Spatial question records:
* * * * *

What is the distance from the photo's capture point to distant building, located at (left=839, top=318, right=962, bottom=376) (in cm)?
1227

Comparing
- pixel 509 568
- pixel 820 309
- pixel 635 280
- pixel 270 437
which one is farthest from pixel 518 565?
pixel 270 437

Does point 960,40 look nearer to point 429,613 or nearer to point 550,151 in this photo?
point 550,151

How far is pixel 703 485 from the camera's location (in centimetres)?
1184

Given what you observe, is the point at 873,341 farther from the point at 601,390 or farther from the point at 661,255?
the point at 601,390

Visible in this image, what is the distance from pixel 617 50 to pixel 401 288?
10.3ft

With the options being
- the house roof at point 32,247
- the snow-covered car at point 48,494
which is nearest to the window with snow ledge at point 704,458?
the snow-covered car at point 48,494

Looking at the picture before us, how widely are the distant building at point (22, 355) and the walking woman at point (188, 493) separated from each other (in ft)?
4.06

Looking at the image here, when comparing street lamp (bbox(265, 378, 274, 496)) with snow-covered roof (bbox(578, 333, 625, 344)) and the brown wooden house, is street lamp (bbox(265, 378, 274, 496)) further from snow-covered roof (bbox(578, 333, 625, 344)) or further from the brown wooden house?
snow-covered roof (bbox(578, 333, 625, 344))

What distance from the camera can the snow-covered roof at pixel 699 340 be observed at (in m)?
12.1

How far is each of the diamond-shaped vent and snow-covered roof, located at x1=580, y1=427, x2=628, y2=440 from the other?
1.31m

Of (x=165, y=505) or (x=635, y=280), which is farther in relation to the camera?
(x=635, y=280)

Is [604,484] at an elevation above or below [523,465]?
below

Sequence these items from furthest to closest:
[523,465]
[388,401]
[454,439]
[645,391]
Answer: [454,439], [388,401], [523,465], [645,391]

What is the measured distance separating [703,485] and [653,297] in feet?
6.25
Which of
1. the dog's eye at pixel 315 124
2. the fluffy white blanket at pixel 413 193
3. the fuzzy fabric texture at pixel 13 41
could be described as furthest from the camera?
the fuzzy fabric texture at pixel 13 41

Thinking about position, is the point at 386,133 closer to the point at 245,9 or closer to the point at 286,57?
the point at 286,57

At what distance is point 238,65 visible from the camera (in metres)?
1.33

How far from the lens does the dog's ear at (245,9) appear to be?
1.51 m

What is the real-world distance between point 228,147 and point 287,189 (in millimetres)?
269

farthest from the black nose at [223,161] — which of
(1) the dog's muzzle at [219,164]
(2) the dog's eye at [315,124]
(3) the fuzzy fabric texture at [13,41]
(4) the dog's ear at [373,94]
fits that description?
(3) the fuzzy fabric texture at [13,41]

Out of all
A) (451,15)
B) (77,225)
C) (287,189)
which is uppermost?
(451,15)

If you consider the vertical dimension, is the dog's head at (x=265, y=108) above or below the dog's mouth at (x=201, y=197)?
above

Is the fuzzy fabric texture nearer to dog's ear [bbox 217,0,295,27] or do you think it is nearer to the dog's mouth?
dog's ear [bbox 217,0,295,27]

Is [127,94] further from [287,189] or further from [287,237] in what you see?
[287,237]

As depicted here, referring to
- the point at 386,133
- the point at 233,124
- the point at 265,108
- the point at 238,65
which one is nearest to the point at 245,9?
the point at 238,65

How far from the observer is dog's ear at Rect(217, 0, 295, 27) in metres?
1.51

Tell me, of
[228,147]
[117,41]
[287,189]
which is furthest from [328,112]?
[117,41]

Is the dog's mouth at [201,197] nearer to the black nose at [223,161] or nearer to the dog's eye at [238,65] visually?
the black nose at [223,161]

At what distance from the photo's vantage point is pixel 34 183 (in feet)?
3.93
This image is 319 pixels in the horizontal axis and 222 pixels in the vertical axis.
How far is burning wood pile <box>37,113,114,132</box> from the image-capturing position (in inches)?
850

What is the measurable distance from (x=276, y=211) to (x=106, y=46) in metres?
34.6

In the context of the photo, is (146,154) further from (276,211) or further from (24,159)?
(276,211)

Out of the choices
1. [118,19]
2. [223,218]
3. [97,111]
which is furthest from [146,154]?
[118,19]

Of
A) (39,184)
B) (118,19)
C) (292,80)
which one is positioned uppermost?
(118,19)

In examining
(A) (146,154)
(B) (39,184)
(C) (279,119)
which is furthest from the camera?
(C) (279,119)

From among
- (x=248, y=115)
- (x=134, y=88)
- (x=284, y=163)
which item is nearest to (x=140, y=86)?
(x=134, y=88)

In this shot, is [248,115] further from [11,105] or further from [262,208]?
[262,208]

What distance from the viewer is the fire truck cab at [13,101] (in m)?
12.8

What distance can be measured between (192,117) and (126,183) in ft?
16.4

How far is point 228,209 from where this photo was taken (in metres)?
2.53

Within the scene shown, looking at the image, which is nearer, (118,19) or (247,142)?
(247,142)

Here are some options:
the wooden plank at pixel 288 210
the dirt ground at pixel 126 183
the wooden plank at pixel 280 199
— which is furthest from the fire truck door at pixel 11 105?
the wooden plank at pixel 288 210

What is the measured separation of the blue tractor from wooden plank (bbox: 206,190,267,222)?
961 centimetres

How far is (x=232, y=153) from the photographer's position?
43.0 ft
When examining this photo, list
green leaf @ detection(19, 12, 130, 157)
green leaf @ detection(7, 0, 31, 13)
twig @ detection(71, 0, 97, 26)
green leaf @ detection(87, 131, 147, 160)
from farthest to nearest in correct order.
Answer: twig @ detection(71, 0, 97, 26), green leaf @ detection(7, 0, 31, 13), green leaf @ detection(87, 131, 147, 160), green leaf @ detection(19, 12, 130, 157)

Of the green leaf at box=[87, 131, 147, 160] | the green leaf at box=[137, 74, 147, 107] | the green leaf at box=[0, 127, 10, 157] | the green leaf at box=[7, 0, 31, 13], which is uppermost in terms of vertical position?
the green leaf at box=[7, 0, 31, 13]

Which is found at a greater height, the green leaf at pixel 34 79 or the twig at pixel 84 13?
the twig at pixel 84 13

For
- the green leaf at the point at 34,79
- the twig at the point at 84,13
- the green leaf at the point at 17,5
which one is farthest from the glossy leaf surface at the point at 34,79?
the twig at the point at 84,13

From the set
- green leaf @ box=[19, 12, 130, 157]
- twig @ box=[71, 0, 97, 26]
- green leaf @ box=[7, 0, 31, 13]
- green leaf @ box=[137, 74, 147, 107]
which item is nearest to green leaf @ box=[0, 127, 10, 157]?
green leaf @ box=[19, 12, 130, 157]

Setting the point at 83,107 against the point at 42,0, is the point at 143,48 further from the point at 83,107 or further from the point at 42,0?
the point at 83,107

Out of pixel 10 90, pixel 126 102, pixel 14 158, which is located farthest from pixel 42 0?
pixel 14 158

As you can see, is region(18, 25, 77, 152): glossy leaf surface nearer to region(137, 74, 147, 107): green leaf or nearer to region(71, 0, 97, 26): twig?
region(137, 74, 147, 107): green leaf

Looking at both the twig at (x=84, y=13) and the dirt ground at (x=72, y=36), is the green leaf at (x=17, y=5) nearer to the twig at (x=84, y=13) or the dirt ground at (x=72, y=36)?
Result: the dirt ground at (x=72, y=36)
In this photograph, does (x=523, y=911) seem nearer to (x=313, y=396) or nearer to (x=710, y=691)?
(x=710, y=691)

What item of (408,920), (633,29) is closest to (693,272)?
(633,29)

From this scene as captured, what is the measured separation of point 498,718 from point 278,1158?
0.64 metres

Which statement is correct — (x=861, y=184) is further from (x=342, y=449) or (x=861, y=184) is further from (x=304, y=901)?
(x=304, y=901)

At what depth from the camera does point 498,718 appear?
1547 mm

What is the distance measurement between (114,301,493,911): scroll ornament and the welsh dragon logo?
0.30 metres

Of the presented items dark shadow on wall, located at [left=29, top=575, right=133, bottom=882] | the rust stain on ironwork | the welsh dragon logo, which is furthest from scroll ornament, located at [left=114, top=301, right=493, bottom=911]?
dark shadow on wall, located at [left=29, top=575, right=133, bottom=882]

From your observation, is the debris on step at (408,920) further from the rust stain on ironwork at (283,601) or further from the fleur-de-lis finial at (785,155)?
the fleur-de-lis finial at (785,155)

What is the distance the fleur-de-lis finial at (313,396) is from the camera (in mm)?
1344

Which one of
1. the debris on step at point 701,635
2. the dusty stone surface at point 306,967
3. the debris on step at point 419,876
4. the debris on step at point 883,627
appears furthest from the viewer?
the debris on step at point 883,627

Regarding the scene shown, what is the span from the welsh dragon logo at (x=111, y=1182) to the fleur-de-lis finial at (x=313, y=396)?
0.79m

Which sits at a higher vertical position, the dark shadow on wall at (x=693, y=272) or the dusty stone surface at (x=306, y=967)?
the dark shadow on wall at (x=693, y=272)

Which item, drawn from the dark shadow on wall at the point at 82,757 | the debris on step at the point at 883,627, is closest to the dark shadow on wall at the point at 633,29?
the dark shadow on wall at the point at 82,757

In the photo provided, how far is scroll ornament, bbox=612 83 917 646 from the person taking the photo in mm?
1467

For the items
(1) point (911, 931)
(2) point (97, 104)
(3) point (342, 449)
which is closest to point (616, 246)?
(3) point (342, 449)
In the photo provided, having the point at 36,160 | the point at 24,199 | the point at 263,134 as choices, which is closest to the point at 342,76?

* * * * *

* [Stated task]:
Extract every line from the one containing "Which sits at" to the end of the entries, including both of those lines, exactly as given and with nothing added.

* [Solution to this exercise]:
Which sits at a higher vertical position, the dark shadow on wall at (x=693, y=272) or the dusty stone surface at (x=306, y=967)?
the dark shadow on wall at (x=693, y=272)

Which item, drawn from the dark shadow on wall at the point at 82,757 | the debris on step at the point at 883,627, is closest to the dark shadow on wall at the point at 633,29?
the dark shadow on wall at the point at 82,757

In the photo provided, how far is scroll ornament, bbox=612 83 917 646 from the person taking the photo in mm?
1467

For the items
(1) point (911, 931)
(2) point (97, 104)
(3) point (342, 449)
which is closest to point (616, 246)?
(3) point (342, 449)
In the photo provided, having the point at 36,160 | the point at 24,199 | the point at 263,134 as choices, which is closest to the point at 342,76?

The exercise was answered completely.